▶ [WRITTEN INSTRUCTION 1]: Please summarize the passage on happiness in two sentences.
▶ [WRITTEN INSTRUCTION 2]: In the passage on happiness, what book did Tim Kasser write?
▶ [WRITTEN INSTRUCTION 3]: Edit the passage on happiness, starting at the words "Extrinsic goals (I" and ending after "find that balance.". Replace "fertile" with "rich".

===== DOCUMENT PASSAGE

I believe that now, and even more so in the future, we need to ask questions that are more inclusive and global. Not only for the sake of our survival as a species, but for our happiness as well. Formulating the questions for the new era will not be easy. However, a growing body of research in psychology supports what we know intuitively and may be helpful in formulating those questions. According to Tim Kasser, author of The High Price of Materialism (MIT Press, 2002), we can separate our happiness needs into two categories: extrinsic and intrinsic.

Extrinsic goals (I call them material goals) value acquisition, status, image, and receiving rewards or praise. Intrinsic goals (I call them non-material goals) value things like personal growth, caring, trust, respect in our relationships, and community connections. I believe that it is a balance between material and non-material pursuits that produces a fertile breeding ground for happiness. If we want our children and grandchildren to be happy, we would do well to help them find that balance.

==========
===== LISTED RECORDS

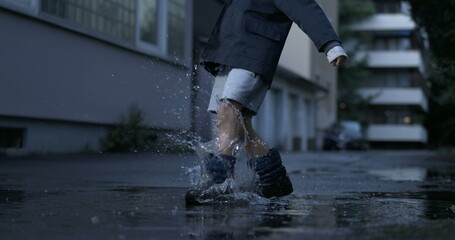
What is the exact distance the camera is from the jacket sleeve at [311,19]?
12.8ft

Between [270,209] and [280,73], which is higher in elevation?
[280,73]

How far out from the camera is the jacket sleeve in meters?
3.90

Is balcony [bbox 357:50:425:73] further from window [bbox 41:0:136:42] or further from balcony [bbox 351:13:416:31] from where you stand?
window [bbox 41:0:136:42]

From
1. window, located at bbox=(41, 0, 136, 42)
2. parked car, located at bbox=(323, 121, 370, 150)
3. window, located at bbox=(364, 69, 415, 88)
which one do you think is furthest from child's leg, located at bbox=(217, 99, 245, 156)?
window, located at bbox=(364, 69, 415, 88)

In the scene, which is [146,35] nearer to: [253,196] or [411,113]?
[253,196]

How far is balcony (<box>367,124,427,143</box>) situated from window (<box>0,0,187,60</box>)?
41.5m

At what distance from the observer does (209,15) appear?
16.6 metres

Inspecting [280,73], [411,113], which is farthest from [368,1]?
[280,73]

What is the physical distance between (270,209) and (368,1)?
5247 cm

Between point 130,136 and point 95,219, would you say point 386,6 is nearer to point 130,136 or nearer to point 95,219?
point 130,136

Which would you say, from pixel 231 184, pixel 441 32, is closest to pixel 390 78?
pixel 441 32

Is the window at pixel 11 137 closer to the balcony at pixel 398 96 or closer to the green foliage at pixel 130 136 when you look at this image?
the green foliage at pixel 130 136

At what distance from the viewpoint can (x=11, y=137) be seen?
335 inches

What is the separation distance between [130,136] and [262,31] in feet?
22.3
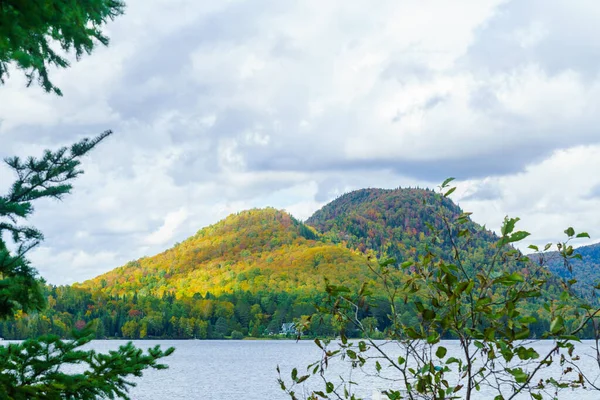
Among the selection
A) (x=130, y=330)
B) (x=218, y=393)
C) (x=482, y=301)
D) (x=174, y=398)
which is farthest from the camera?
(x=130, y=330)

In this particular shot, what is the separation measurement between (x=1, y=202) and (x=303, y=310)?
12983 cm

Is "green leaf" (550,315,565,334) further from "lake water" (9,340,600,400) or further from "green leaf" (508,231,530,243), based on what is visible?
"lake water" (9,340,600,400)

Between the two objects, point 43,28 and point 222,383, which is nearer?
point 43,28

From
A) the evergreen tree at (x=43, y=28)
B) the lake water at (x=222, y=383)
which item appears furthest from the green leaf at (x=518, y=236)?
the lake water at (x=222, y=383)

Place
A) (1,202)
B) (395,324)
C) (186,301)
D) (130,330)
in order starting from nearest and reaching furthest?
(395,324), (1,202), (130,330), (186,301)

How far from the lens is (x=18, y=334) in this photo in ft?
353

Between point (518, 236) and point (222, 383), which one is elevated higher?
point (518, 236)

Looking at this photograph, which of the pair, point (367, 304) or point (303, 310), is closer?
point (367, 304)

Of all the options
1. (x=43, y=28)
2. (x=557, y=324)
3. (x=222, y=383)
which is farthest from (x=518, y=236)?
(x=222, y=383)

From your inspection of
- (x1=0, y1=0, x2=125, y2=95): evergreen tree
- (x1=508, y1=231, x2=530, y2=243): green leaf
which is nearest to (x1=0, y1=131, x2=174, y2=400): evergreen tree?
(x1=0, y1=0, x2=125, y2=95): evergreen tree

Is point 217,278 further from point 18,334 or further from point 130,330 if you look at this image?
point 18,334

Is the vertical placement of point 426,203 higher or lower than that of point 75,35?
lower

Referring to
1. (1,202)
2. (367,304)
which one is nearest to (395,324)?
(367,304)

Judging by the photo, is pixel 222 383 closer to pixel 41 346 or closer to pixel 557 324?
pixel 41 346
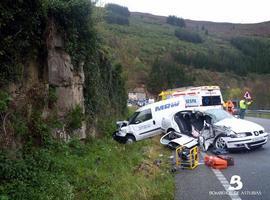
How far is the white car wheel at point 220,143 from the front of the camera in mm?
14492

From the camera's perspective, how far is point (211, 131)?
15141mm

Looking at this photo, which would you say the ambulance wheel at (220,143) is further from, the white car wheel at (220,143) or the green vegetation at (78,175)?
the green vegetation at (78,175)

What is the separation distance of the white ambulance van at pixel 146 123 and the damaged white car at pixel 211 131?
32.0 inches

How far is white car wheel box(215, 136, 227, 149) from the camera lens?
47.5 feet

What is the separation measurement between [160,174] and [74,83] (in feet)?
13.5

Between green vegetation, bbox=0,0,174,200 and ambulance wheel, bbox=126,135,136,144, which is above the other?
green vegetation, bbox=0,0,174,200

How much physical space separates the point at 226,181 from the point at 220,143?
4.80 m

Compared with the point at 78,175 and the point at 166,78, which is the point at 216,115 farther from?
the point at 166,78

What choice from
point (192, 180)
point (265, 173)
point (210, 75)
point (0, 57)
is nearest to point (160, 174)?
point (192, 180)

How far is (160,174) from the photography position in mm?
10547

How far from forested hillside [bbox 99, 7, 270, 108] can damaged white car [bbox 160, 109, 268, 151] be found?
1469 inches

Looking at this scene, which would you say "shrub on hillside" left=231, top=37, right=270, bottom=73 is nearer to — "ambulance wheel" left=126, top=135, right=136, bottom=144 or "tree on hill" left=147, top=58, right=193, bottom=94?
"tree on hill" left=147, top=58, right=193, bottom=94

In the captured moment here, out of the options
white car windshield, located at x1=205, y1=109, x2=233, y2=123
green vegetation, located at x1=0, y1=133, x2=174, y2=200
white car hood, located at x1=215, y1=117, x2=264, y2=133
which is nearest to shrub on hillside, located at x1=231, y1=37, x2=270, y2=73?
white car windshield, located at x1=205, y1=109, x2=233, y2=123

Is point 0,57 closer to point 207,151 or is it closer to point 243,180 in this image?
point 243,180
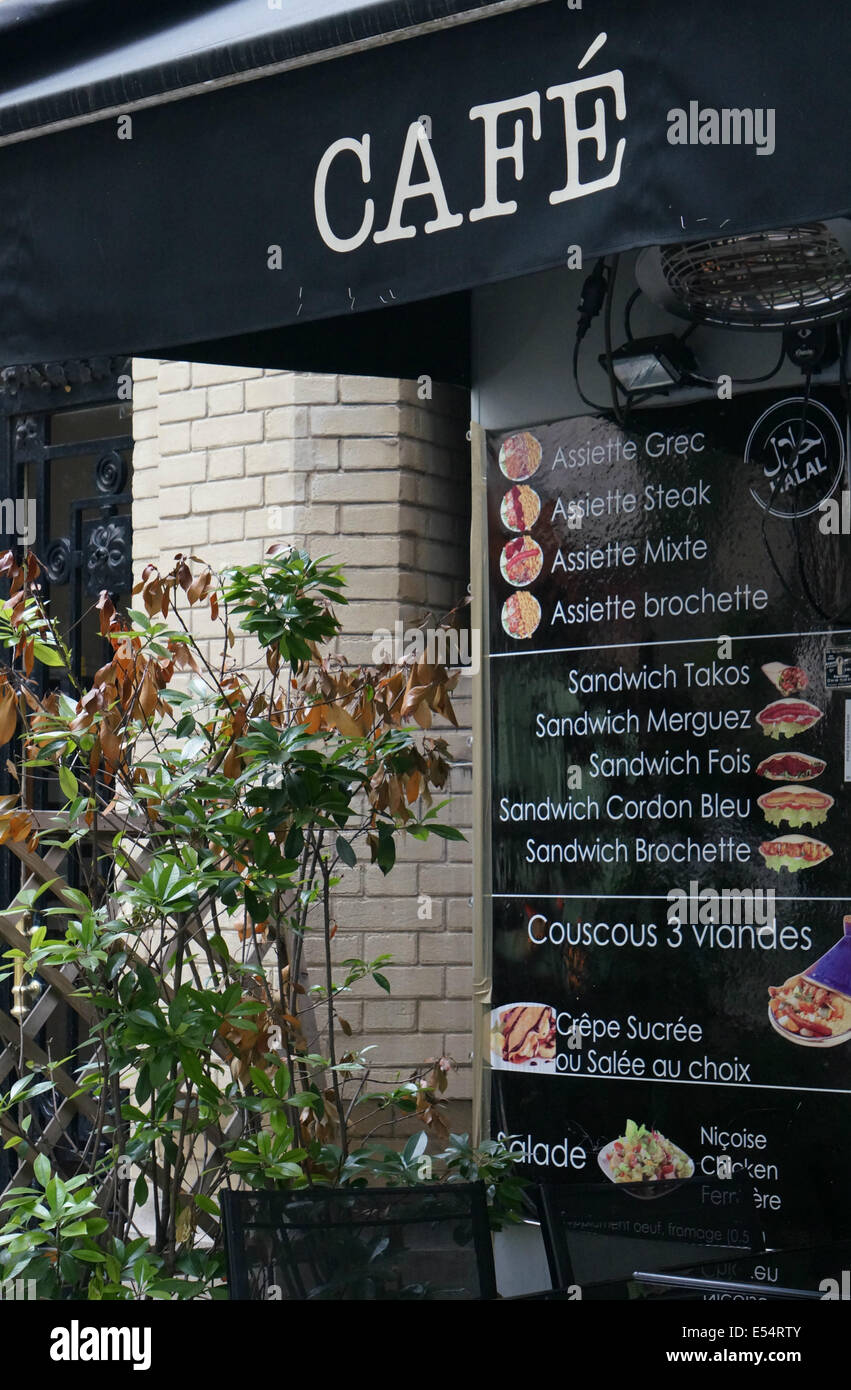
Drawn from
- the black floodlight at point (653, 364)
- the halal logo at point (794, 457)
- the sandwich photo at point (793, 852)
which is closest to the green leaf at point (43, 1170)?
the sandwich photo at point (793, 852)

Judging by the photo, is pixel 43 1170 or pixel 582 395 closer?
pixel 43 1170

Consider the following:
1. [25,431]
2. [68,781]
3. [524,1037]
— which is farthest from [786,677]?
[25,431]

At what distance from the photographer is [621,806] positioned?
351cm

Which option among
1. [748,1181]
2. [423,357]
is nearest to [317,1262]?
[748,1181]

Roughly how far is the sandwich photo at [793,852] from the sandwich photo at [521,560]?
86cm

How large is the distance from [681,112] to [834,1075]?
74.7 inches

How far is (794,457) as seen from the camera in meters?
3.26

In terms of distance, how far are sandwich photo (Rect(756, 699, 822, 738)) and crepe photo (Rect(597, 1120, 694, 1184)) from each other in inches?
35.1

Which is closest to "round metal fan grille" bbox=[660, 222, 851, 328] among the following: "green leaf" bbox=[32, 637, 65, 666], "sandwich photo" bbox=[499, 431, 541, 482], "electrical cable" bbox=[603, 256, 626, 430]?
"electrical cable" bbox=[603, 256, 626, 430]

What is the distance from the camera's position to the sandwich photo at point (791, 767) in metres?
3.20

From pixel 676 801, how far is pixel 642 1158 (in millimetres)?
759

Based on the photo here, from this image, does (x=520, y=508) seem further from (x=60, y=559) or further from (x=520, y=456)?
(x=60, y=559)

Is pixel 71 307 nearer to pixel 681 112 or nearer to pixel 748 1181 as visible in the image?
pixel 681 112

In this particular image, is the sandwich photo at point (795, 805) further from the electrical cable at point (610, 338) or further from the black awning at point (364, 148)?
the black awning at point (364, 148)
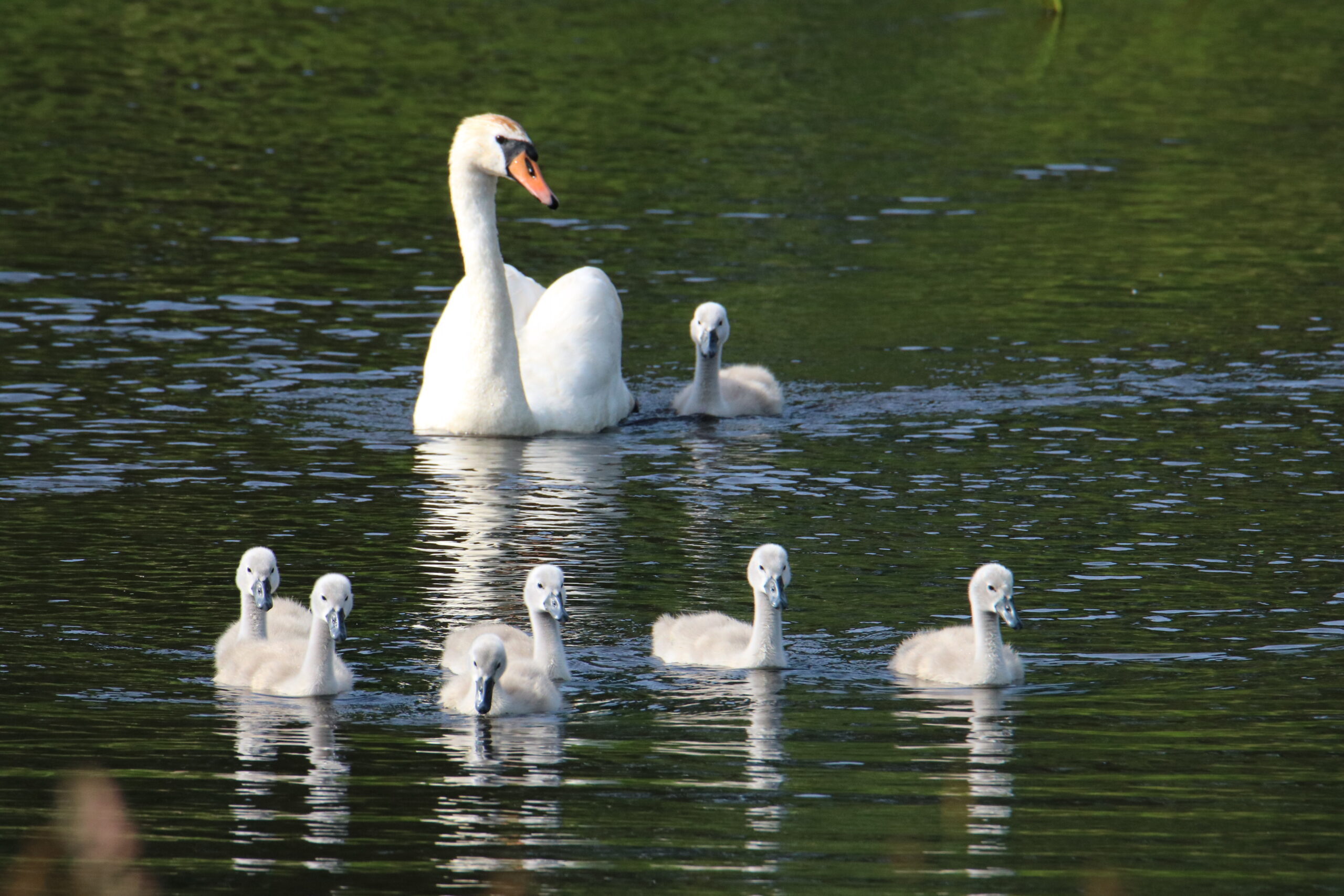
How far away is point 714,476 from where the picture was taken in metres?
15.9

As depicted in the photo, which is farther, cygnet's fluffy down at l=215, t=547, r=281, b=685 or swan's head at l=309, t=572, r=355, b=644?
cygnet's fluffy down at l=215, t=547, r=281, b=685

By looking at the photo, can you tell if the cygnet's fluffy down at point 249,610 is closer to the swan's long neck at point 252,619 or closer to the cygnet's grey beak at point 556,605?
the swan's long neck at point 252,619

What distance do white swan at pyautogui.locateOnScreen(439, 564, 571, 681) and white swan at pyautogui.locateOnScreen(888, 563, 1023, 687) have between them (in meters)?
1.68

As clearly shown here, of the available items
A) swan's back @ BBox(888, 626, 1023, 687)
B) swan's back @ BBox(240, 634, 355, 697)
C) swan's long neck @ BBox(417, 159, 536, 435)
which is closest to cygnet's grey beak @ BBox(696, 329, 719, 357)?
swan's long neck @ BBox(417, 159, 536, 435)

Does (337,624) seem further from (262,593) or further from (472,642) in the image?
(262,593)

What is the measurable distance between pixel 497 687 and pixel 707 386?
296 inches

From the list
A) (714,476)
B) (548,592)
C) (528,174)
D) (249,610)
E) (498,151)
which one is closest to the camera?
(548,592)

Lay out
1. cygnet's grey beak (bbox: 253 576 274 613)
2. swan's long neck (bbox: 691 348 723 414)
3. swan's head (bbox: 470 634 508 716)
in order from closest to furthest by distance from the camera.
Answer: swan's head (bbox: 470 634 508 716), cygnet's grey beak (bbox: 253 576 274 613), swan's long neck (bbox: 691 348 723 414)

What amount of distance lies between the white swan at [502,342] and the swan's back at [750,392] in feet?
2.73

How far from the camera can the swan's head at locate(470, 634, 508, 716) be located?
10.2 metres

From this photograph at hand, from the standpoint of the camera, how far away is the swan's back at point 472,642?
11.1 metres

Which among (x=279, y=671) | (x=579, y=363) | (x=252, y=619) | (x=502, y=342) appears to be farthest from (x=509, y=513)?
(x=279, y=671)

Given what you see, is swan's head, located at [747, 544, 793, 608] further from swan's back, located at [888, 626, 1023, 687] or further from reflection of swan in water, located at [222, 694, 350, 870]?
reflection of swan in water, located at [222, 694, 350, 870]

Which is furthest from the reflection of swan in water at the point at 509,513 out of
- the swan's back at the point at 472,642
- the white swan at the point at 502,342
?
the swan's back at the point at 472,642
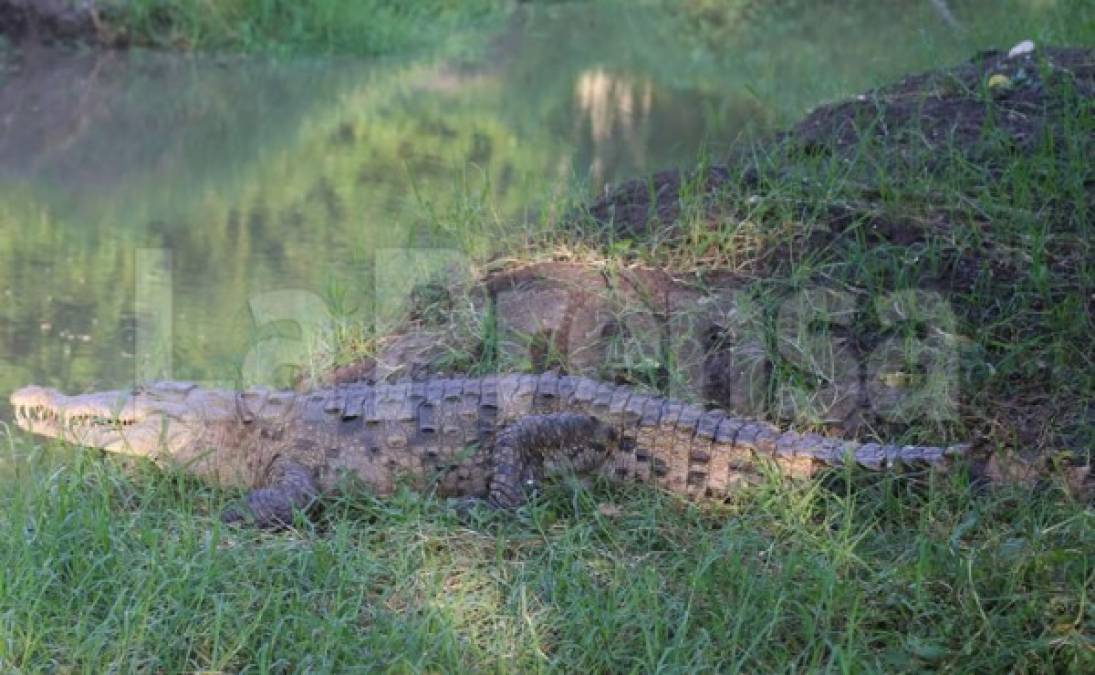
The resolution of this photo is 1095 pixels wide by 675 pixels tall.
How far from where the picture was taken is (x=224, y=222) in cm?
859

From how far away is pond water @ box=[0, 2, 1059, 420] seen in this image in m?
6.53

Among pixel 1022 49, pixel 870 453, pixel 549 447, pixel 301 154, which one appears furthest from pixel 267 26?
pixel 870 453

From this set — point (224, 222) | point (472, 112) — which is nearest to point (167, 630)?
point (224, 222)

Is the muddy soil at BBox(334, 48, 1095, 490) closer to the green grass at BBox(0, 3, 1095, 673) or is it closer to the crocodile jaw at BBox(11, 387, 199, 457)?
the green grass at BBox(0, 3, 1095, 673)

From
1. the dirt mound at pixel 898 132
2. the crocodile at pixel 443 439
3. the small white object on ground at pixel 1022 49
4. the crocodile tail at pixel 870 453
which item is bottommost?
the crocodile at pixel 443 439

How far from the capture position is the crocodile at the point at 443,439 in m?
4.29

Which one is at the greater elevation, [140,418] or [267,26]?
[140,418]

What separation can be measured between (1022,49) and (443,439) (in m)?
3.58

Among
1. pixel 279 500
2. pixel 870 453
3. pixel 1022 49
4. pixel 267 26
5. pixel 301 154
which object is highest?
pixel 1022 49

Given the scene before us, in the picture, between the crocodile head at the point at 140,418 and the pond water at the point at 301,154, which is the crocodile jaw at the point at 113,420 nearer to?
the crocodile head at the point at 140,418

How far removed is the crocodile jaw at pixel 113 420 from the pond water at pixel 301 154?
70cm

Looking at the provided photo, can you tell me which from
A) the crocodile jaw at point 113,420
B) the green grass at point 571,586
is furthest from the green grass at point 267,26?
the green grass at point 571,586

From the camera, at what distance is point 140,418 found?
15.7 ft

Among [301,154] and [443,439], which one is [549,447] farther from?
[301,154]
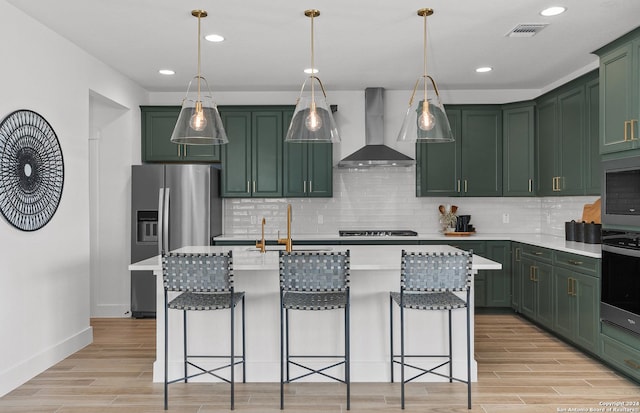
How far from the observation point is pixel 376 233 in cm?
605

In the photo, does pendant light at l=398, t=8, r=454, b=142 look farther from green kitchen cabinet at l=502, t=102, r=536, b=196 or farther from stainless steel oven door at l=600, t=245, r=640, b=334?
green kitchen cabinet at l=502, t=102, r=536, b=196

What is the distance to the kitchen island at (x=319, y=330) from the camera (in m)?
3.63

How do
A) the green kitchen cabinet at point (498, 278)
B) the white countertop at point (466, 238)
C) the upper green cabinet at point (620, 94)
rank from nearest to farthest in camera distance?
the upper green cabinet at point (620, 94) < the white countertop at point (466, 238) < the green kitchen cabinet at point (498, 278)

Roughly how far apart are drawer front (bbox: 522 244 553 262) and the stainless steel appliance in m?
0.89

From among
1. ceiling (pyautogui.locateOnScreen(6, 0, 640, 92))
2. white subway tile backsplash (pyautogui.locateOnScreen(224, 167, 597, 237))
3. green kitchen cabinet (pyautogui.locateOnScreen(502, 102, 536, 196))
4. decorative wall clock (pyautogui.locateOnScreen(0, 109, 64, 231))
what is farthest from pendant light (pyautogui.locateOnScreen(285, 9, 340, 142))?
green kitchen cabinet (pyautogui.locateOnScreen(502, 102, 536, 196))

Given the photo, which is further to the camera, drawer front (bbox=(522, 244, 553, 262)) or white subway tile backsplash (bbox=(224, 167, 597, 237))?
white subway tile backsplash (bbox=(224, 167, 597, 237))

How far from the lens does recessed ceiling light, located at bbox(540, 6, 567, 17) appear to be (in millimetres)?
3520

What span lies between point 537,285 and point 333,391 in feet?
8.64

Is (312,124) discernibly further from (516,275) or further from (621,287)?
(516,275)

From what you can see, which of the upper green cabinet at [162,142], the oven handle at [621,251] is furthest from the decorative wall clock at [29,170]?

==========

▶ [TASK ANSWER 1]: The passage argues that we need to ask more inclusive and global questions for our happiness as well as our survival, and it cites Tim Kasser's division of happiness needs into extrinsic and intrinsic categories. Extrinsic (material) goals value acquisition, status, image, and rewards, while intrinsic (non-material) goals value personal growth, caring, trust, respect, and community connections, and the writer believes a balance between the two produces happiness.

▶ [TASK ANSWER 2]: The High Price of Materialism (MIT Press, 2002).

▶ [TASK ANSWER 3]:
Extrinsic goals (I call them material goals) value acquisition, status, image, and receiving rewards or praise. Intrinsic goals (I call them non-material goals) value things like personal growth, caring, trust, respect in our relationships, and community connections. I believe that it is a balance between material and non-material pursuits that produces a rich breeding ground for happiness. If we want our children and grandchildren to be happy, we would do well to help them find that balance.